● TRAVAIL DEMANDÉ:
Reprenez le texte sur la responsabilité des employeurs et des parents, en enchaînant après sa dernière phrase.

Qui poursuivre… entre un employeur et son employé?

La loi prévoit que toute personne ou organisation est responsable des fautes des personnes placées sous son contrôle et sa supervision, qu’elles soient employées, bénévoles ou même contractants. (La loi les appelle « préposés ».)

Par exemple, un pharmacien non-propriétaire, qui loue un local dans une pharmacie, n’est pas contrôlé et supervisé par cette pharmacie. S’il se trompe en préparant votre médicament et que cela vous cause des dommages, ce n’est pas la pharmacie qu’il faut poursuivre, mais le pharmacien.

Le fait que l’employeur soit responsable n’enlève rien à la responsabilité personnelle de l’employé. Tout dépendant de la nature de son geste (et de l’importance des montants en jeu!), vous pouvez donc choisir de le poursuivre personnellement.

Attention: il faut toutefois que l’employé ait commis une faute! Par exemple, une vendeuse ne commet pas de faute en vous vendant un chandail qui tombe en lambeaux au premier lavage : c’est la faute du magasin et du fabricant. Par contre, elle commet peut-être une faute si elle refuse obstinément de vous rembourser alors que la politique du magasin prévoit clairement un remboursement dans ce genre de situation.

Il faut souligner qu’il est parfois difficile de déterminer si quelqu’un a assez de contrôle et exerce assez de supervision sur quelqu’un pour pouvoir être considéré responsable de ses actions. Par exemple, certains jugements disent qu’un hôpital n’a pas de tel contrôle sur un médecin; d’autres disent que oui.

Qui poursuivre… entre un mineur et ses parents?

Un mineur qui a atteint l’âge de raison (généralement vers sept ans) peut être poursuivi directement s’il cause des dommages à une autre personne. À quoi bon poursuivre un mineur qui n’a pas d’argent, vous demandez-vous? Eh bien, sachez que vous disposez de dix ans pour récupérer l’argent accordé dans un jugement. Un ado sans le sou pourrait bien devenir pendant ce temps un jeune adulte prospère! (Et c’est sans compter qu’il pourrait être couvert par la police d’assurance responsabilité de ses parents..)

Il est aussi possible de poursuivre les parents d’un mineur puisque la loi crée une présomption de responsabilité des parents quand leur enfant cause un dommage à quelqu’un. Toutefois, les parents peuvent écarter leur responsabilité en prouvant qu’ils n’ont pas commis de faute dans la surveillance ou l’éducation de leur enfant.

[Éléments de données]
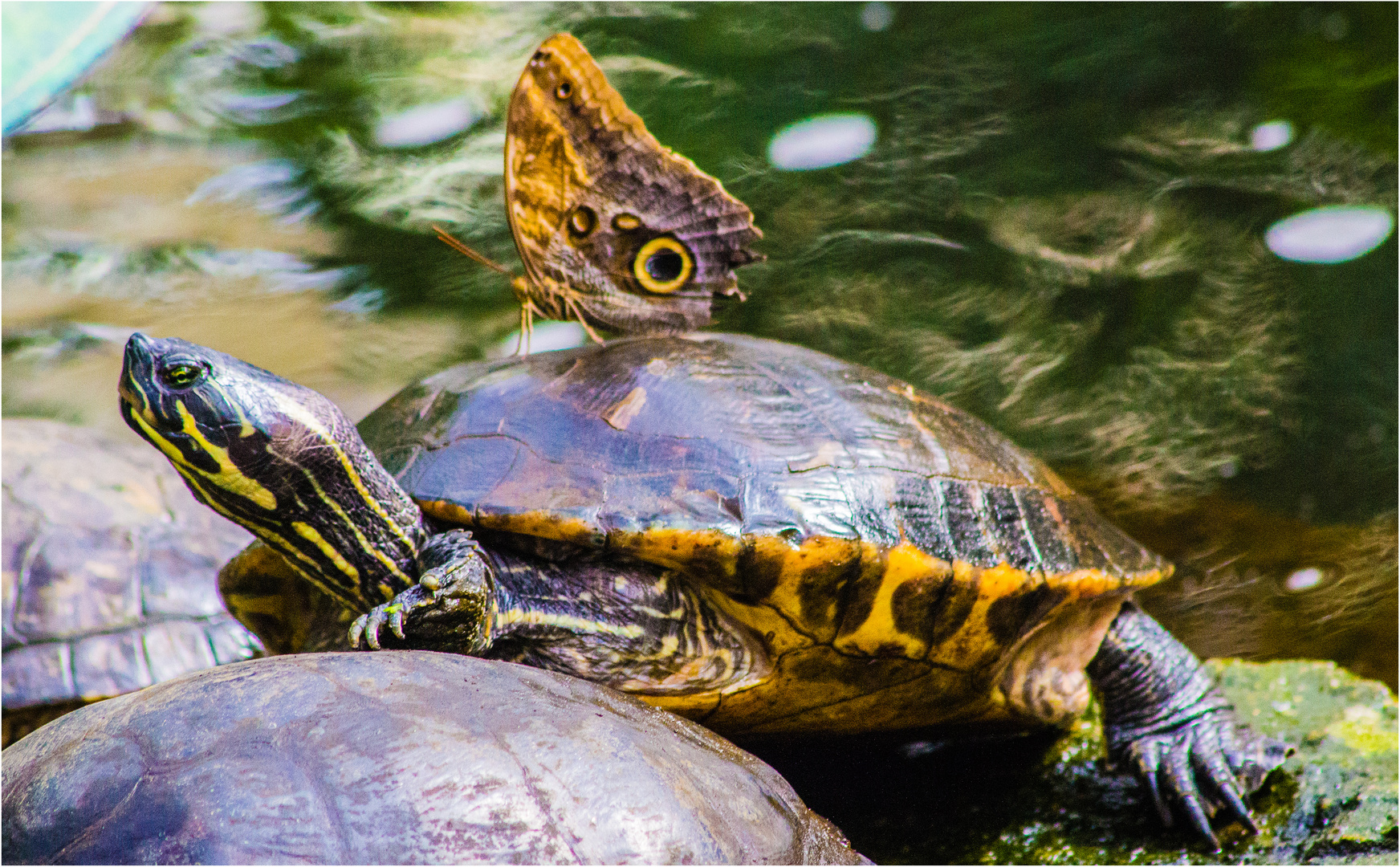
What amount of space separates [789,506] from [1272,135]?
11.0 ft

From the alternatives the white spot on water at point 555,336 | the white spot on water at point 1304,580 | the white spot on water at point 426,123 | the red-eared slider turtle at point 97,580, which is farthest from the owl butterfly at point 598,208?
the white spot on water at point 1304,580

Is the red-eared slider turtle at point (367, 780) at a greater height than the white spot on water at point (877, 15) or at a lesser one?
lesser

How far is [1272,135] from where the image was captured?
143 inches

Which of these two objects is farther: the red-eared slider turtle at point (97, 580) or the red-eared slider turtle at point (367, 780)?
the red-eared slider turtle at point (97, 580)

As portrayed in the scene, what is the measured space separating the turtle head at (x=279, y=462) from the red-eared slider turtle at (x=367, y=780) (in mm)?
334

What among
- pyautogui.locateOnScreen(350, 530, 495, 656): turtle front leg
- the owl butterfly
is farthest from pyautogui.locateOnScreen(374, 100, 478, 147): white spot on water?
pyautogui.locateOnScreen(350, 530, 495, 656): turtle front leg

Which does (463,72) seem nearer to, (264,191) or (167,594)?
(264,191)

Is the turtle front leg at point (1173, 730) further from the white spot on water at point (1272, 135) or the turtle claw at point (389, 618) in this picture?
the white spot on water at point (1272, 135)

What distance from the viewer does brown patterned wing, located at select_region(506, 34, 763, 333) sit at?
5.26 ft

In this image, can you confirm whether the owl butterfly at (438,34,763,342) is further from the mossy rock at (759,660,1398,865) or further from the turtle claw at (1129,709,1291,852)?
the turtle claw at (1129,709,1291,852)

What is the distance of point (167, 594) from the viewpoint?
2.42 meters

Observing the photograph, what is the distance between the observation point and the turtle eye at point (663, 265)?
5.71ft

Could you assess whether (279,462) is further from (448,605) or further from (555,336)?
(555,336)

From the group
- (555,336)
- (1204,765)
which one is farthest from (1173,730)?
(555,336)
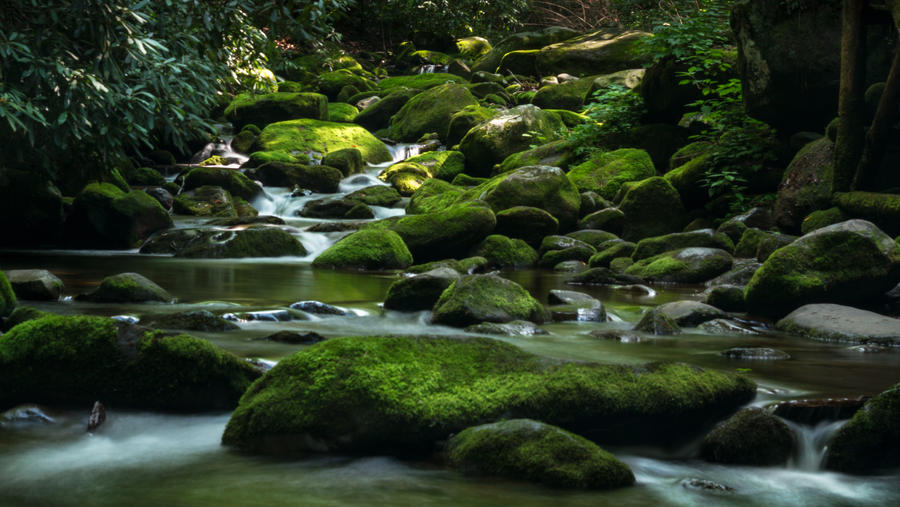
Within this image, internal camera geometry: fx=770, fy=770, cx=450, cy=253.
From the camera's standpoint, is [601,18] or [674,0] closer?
[674,0]

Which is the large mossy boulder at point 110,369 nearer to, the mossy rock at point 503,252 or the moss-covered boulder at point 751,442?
the moss-covered boulder at point 751,442

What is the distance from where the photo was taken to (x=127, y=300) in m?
8.11

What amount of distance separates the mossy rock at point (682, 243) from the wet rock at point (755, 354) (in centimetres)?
547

● RÉPONSE:
Finalement, les personnes dont le travail est d’encadrer, de surveiller ou de garder des enfants (enseignants, moniteurs, surveillants, gardiens, etc.) peuvent parfois être poursuivis pour les gestes posés par les enfants pendant qu’ils étaient sous leur surveillance ou leur garde.

Qui poursuivre… entre une personne incapable d’agir elle-même et son représentant?

Contrairement à ce qu’on pourrait penser, ce n’est pas parce qu’une personne est inapte qu’elle est automatiquement non responsable des dommages qu’elle cause aux autres.

Il faut évaluer au cas par cas si la personne est capable de discernement, c’est-à-dire si elle est capable de comprendre les gestes qu’elle pose et leurs conséquences. Donc, ce n’est pas parce qu’une personne est sous tutelle, ou parce que quelqu’un gère ses affaires en raison d’un mandat de protection, que vous ne pouvez pas la poursuivre si elle vous cause un dommage.

Quant au représentant (tuteur, mandataire, représentant temporaire, etc.), vous devez aussi l’inclure dans votre poursuite, en précisant « en sa qualité de (tuteur, mandataire, représentant temporaire, etc.) de XYZ (la personne inapte) ».

Notons que le représentant n’est pas lui-même responsable des fautes de la personne représentée, sauf s’il a manqué à son devoir de garde de façon très grave ou intentionnelle. Par contre, s’il a lui-même posé un geste qui vous a causé directement un dommage, vous pouvez aussi le poursuivre personnellement, c’est-à-dire sans la mention de sa qualité.